Ka-Be-Nah-Gwey-Wence at 129 years old

Indian photo
This photo of John Smith (Ka-Be-Nah-Gwey-Wence), a Chippewa Indian from Cass Lake, Minnesota, was taken when he was supposedly at 129 years old. Sold on eBay for $29.95.

Ka-Be-Nah-Gwey-Wence at 129 years old


  1. Link says it was a “post card” but could still be an original print, I have some of my family from that era on postcard stock. Maybe the seller thought this was just a postcard, not an original print?  

    Great image, reminds me of the trees in Lord of the Rings. 

    1. I have some of my family from that era on postcard stock.

      Isn’t it time for a decent burial?

  2. He must have been lying about his age to pick up chicks or something, I cannot believe he’s that young. 

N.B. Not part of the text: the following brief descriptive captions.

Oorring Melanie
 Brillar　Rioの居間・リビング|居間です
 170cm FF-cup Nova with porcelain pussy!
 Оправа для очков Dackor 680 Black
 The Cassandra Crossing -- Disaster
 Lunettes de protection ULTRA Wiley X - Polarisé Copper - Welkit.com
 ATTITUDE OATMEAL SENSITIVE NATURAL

  3. While I don’t think it’s completely impossible for a human being to live 129 years, I think a likelier story is that Ka-Be-Nah-Gwey-Wence just lost count a few times.  Maybe more like 109 years old with error bars?

  4. looks like he had rhinophyma, though that’s rare outside of celtic/north european types of humanoids…

    edit: hold the phone, i found a pic of him at “136!”


    more info here, including how his age was roughly calculated at just under 100 when he died:


    lol @ his name “translated into English as “Sloughing Flesh”, “Wrinkle Meat”, or Old “Wrinkled Meat.”

    1.  Not to say that he didn’t, but you would not need to know what ‘year of our lord’ it was when you were born to know how many years you had lived.

    2. The US Gov apparently used the Leonid Meteor Shower of 1833 as a benchmark. It was a spectacular experience and NA’s would be asked ‘how old’ they were when that occurred.

      In case you’re hard of hearing.

  5. This photo appeared in László Moholy-Nagy’s 1925 Bauhausbuch [Bauhaus book] Painting Photography Film [Malerei Fotographie Film]. I always found it to be a fairly bewildering inclusion.

  6. It’s too late for him to wear a hat when most of his adult life basking under the sun and the result is a dreadful wrinkled face. This should be avoided by limiting sun exposure up to 20 minutes max a day just to get enough vitamin D. Otherwise: skin cancer will develop or a horrible skin texture will surface.

    1. If only Doctor Oz was around to tell all those 19th century Native Americans to quit laying out at the pool.

    2. Dunno that “basking” was really the word you were looking for or, for that matter, that spending 23 hour and 40 minutes inside a teepee everyday would be a livable alternative for traditionally nomadic hunter/gatherers.

        1. All apologies, I saw Minnesota and assumed Sioux when, from the 1600s onward, the central part of the state was predominantly Ojibwe / Chippewa. And, you’re totally right, unlike the Great Plains Ojibwe, the Mille Lac Ojibwe built wigwams.

          However, the point stands – the tribe still survived through outdoor activities – fishing, hunting & gathering wild rice. And, while the wigwam is rounded in shape and covered with bark as opposed to hide, it is still a non-permanent, small dwelling unsuited for living in for 23 hours and 40 minutes out of every day.

  7. One can only imagine what Noah (of the Ark fame) looked like in the last couple hundred years of his life.

  8. This reminds me of Shirali Muslimov, an Azerbaijani man who supposedly lived to be 168. I read about him as a kid in a National Geographic article about supercentenarians, and totally bought into it because it was National Geographic and they had a lot of credibility, and hey, I was just a kid.

  9. Hmmmm… I posted a comment to this with a vague joke allusion to Spaceballs & a reference to “The Schwartz” because I thoughy Ka-Be-Nah-Gwey-Wence has a passing resemblence to the Yoda-like character, Yogurt. But the comment was deleted? Herp?

  10. This man named my Grandmother in 1912. A photo of him holding my grandmother was taken that day. He claimed to be 111 years old. And my Grandmother was 111 days old. My great grandparents had still not settled on what to name her for some reason. Upon his finding out, “John Smith” was shocked that this baby didnt have a name yet. So he named her on the spot. He named my Grandmother, Kee-We-Tah-Kee-Shig-O-Quay. She simply went by Kee-We-Tah Webster. Then she married my Grandfather, and she went by Kee-We-Tah Garside.  I grew up knowing this story, and every member of my family has this photo of Ka-be-nah-gwey-wence holding my Grandmother the day he named her.

    As the story goes, since he named my Grandmother, he felt that my grandmother now belonged to him. SO my great grandparents scooped her up and left right away.